There's a lot of things that go into it. But, but yeah, I think it just, you know, and some of the elements that I mentioned, yeah.
And, going back to Elance a little bit, giving, you know, web, let's just say web development, mobile development freelancers the opportunity to find jobs and all of that. Right? That was back before 2000. Correct?
Oh, yeah. That was, well, we started in December 98. That's right.
Wow. And did you, at that point, really see a problem in the market? Was that or just you knew that there was a gap? Were there not many platforms at that time? Is that where you thought you kind of would enter into the space or were there some competitors and you just thought you could do it better?
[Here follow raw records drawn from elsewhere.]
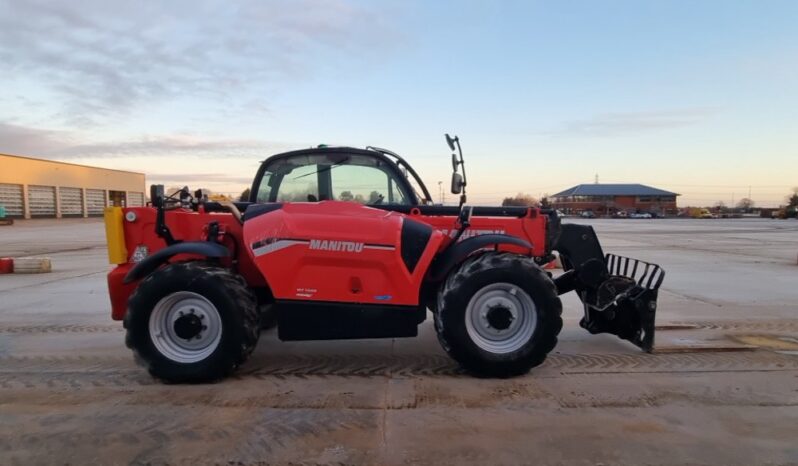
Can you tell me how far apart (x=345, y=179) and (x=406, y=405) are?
252 centimetres

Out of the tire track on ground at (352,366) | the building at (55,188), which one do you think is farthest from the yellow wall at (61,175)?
the tire track on ground at (352,366)

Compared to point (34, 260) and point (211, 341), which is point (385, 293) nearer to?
point (211, 341)

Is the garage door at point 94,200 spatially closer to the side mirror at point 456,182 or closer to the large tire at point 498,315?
the side mirror at point 456,182

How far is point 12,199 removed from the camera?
53344 millimetres

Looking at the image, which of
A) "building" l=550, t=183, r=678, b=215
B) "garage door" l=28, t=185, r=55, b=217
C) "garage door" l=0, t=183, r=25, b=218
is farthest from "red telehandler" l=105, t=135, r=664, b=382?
"building" l=550, t=183, r=678, b=215

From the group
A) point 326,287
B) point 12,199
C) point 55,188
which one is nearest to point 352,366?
point 326,287

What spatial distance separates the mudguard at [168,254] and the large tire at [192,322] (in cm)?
12

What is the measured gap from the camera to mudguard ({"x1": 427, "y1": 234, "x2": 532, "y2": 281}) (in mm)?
4547

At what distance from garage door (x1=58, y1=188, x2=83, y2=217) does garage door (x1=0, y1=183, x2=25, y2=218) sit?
18.5 ft

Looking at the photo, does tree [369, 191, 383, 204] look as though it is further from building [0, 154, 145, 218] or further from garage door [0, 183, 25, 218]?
garage door [0, 183, 25, 218]

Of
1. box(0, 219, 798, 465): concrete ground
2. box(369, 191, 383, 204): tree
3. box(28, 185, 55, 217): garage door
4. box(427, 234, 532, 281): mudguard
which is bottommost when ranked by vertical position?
box(0, 219, 798, 465): concrete ground

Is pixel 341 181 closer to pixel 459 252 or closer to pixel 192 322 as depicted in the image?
pixel 459 252

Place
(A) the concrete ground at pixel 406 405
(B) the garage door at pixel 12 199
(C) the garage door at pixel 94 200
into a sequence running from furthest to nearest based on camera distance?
(C) the garage door at pixel 94 200 < (B) the garage door at pixel 12 199 < (A) the concrete ground at pixel 406 405

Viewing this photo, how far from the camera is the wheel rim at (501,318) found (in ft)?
14.6
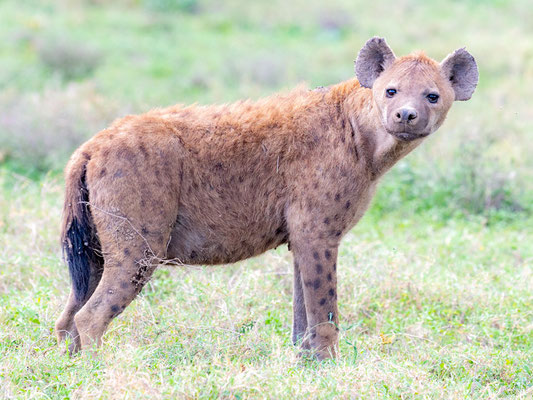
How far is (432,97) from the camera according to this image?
426 cm

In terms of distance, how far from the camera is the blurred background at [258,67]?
801 centimetres

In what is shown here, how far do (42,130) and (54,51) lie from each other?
3.94 meters

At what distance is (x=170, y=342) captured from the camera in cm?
443

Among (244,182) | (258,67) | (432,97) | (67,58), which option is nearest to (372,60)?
(432,97)

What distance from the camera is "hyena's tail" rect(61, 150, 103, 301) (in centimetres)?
423

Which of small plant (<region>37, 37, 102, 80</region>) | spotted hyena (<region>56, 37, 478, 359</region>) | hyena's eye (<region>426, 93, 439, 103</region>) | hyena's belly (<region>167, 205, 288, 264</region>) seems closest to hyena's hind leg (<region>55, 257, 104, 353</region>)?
spotted hyena (<region>56, 37, 478, 359</region>)

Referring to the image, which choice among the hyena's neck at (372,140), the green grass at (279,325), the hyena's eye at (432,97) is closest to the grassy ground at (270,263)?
the green grass at (279,325)

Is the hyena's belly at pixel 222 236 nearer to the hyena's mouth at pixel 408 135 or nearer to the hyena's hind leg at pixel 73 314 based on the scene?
the hyena's hind leg at pixel 73 314

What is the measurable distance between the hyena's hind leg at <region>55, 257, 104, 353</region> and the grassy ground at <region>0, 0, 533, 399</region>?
122mm

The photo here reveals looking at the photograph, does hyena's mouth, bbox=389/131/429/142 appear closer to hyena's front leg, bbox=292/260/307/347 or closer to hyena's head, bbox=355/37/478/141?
hyena's head, bbox=355/37/478/141

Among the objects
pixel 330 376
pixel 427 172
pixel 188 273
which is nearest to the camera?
pixel 330 376

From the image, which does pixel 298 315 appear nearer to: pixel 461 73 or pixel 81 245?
pixel 81 245

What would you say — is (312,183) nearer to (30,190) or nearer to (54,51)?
(30,190)

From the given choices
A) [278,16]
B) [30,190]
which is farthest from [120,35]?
[30,190]
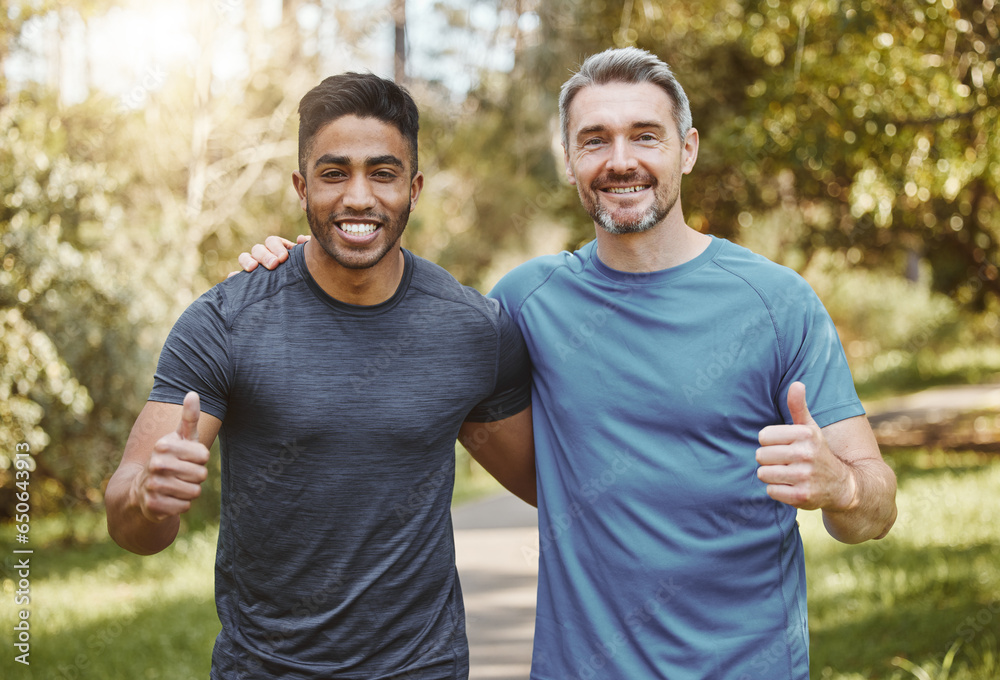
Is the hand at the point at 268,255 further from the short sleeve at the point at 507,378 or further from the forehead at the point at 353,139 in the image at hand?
the short sleeve at the point at 507,378

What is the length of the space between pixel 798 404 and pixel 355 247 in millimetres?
1266

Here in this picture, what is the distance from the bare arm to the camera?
2883 mm

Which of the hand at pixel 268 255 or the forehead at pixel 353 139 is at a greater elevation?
the forehead at pixel 353 139

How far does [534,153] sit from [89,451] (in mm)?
9336

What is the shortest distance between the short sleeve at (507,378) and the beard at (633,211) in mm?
449

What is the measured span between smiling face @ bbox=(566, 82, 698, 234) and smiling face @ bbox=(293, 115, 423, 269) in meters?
0.57

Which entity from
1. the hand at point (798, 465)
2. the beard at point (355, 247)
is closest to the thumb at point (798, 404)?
the hand at point (798, 465)

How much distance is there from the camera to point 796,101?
279 inches

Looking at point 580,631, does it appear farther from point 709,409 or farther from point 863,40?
point 863,40

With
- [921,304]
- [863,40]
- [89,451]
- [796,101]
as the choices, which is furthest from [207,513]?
[921,304]

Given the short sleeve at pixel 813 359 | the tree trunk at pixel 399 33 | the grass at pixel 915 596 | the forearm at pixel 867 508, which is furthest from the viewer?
the tree trunk at pixel 399 33

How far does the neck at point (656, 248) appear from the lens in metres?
2.67

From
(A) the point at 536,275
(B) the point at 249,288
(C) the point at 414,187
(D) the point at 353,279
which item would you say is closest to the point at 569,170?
(A) the point at 536,275

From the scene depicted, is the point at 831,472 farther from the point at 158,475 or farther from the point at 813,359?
the point at 158,475
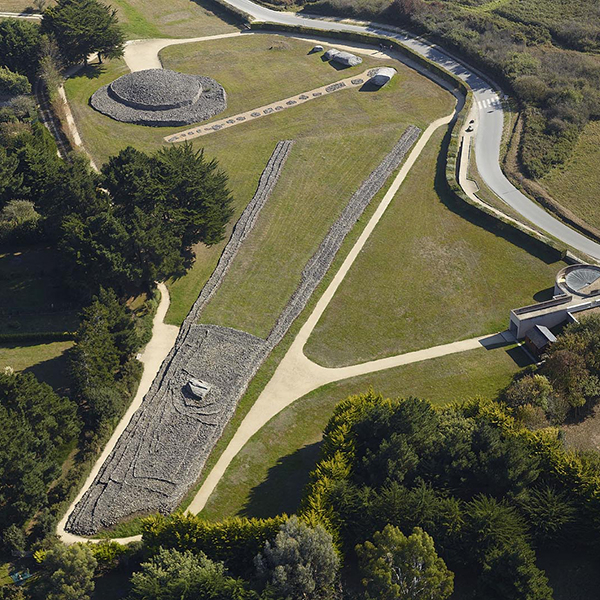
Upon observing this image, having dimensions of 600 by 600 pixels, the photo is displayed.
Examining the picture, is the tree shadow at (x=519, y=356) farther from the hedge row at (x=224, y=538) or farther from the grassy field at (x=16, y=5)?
the grassy field at (x=16, y=5)

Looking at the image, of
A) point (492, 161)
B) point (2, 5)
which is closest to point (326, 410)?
point (492, 161)

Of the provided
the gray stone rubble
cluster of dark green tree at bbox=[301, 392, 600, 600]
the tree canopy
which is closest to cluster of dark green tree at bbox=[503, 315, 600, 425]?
cluster of dark green tree at bbox=[301, 392, 600, 600]

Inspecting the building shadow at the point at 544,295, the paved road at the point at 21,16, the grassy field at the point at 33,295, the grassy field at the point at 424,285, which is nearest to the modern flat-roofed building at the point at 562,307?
the building shadow at the point at 544,295

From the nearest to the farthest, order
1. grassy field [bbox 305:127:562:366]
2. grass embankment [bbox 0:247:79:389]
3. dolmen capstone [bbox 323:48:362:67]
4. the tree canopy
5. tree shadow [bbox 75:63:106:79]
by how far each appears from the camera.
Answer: grass embankment [bbox 0:247:79:389]
grassy field [bbox 305:127:562:366]
the tree canopy
tree shadow [bbox 75:63:106:79]
dolmen capstone [bbox 323:48:362:67]

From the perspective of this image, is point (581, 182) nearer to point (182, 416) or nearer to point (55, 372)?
point (182, 416)

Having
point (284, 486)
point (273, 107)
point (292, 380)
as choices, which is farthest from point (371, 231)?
point (284, 486)

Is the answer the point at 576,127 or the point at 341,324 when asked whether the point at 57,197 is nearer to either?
the point at 341,324

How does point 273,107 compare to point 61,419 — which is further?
point 273,107

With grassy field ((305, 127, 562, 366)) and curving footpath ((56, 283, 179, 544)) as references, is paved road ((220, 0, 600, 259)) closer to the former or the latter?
grassy field ((305, 127, 562, 366))
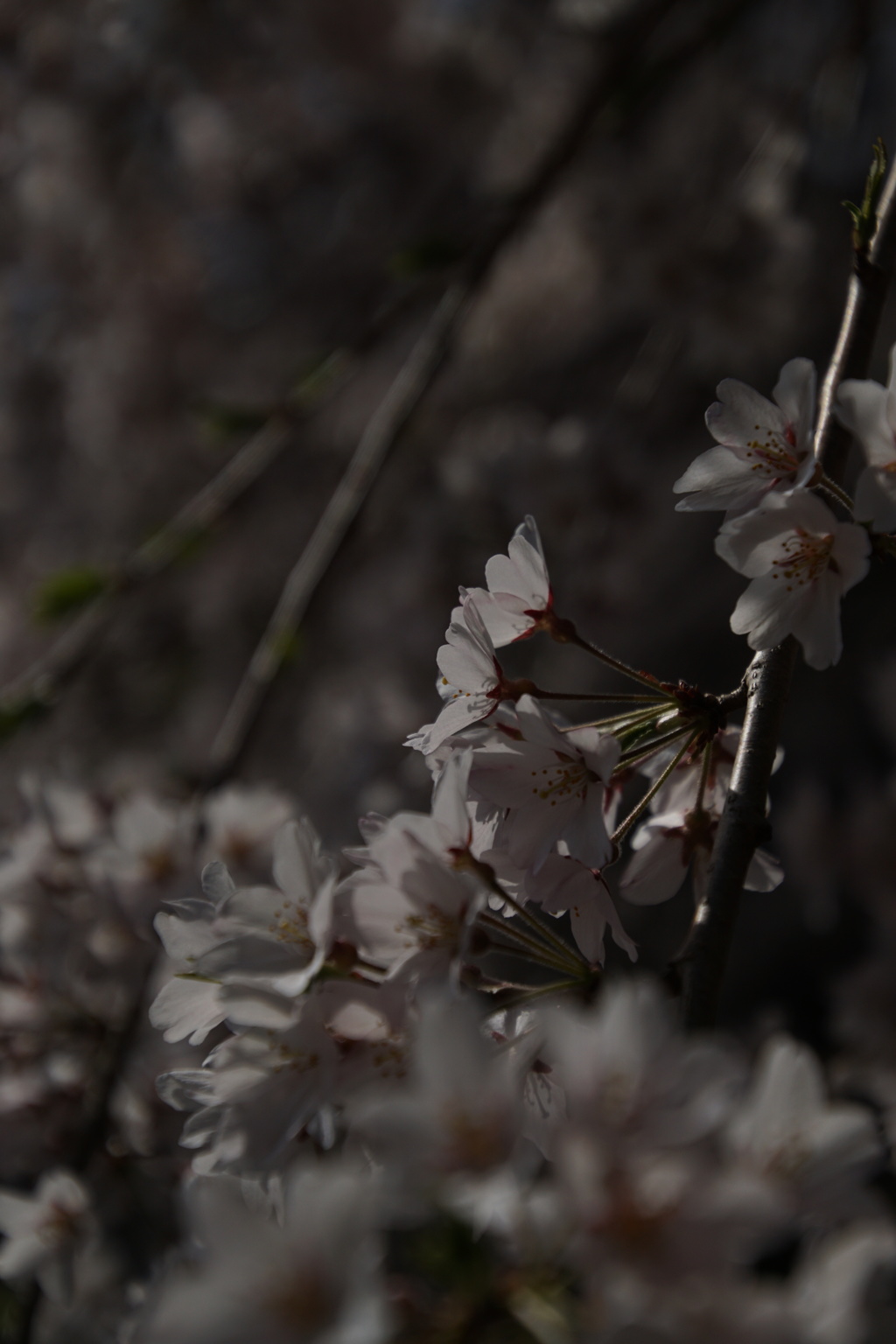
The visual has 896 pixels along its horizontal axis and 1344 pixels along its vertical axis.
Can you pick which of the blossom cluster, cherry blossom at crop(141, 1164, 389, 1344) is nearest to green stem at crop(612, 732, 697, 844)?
the blossom cluster

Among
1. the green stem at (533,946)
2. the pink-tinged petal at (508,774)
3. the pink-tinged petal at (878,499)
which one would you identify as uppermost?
the pink-tinged petal at (878,499)

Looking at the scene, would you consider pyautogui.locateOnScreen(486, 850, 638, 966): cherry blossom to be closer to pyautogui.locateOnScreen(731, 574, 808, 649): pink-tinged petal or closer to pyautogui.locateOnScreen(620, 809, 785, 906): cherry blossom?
pyautogui.locateOnScreen(620, 809, 785, 906): cherry blossom

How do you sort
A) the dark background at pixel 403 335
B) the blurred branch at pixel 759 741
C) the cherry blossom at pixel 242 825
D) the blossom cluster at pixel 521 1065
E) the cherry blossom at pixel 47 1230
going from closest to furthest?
the blossom cluster at pixel 521 1065
the blurred branch at pixel 759 741
the cherry blossom at pixel 47 1230
the cherry blossom at pixel 242 825
the dark background at pixel 403 335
Yeah. You know, it's, it's kinda funny. We were preaching, remote work, 20 years ago, and, you know, I was joking with some of my cofounders that not that I wish the pandemic to happen, but if it had to happen, where was it 20 years ago when we needed it to evangelize remote work? But today, we all take it for granted the benefits of it and the adoption of it. Right?
But, but 20 years ago, it was very challenging. I mean, people would say, no, you know, I do I can't trust somebody who I can meet face to face. You know, how am I gonna pay them? What if they run away with my money? What if they don't, you know, work in the same time zone I do?
What if they, you know, don't understand or speak my language, etcetera? I mean, there was just all of these honestly, there were just mental barriers, really. But but for a business, it can be challenging as you're evangelizing these things. Right? So but I think at that time, you know, what I saw really was it's just a combination of my own, personal influences, really.
Right? For example, I just, you know, I I grew up in India in in Mumbai. I studied at IIT and then came here for grad school at MIT. I was doing computer science, and then I did a short stint on Wall Street. I was a a bond trader, if you will.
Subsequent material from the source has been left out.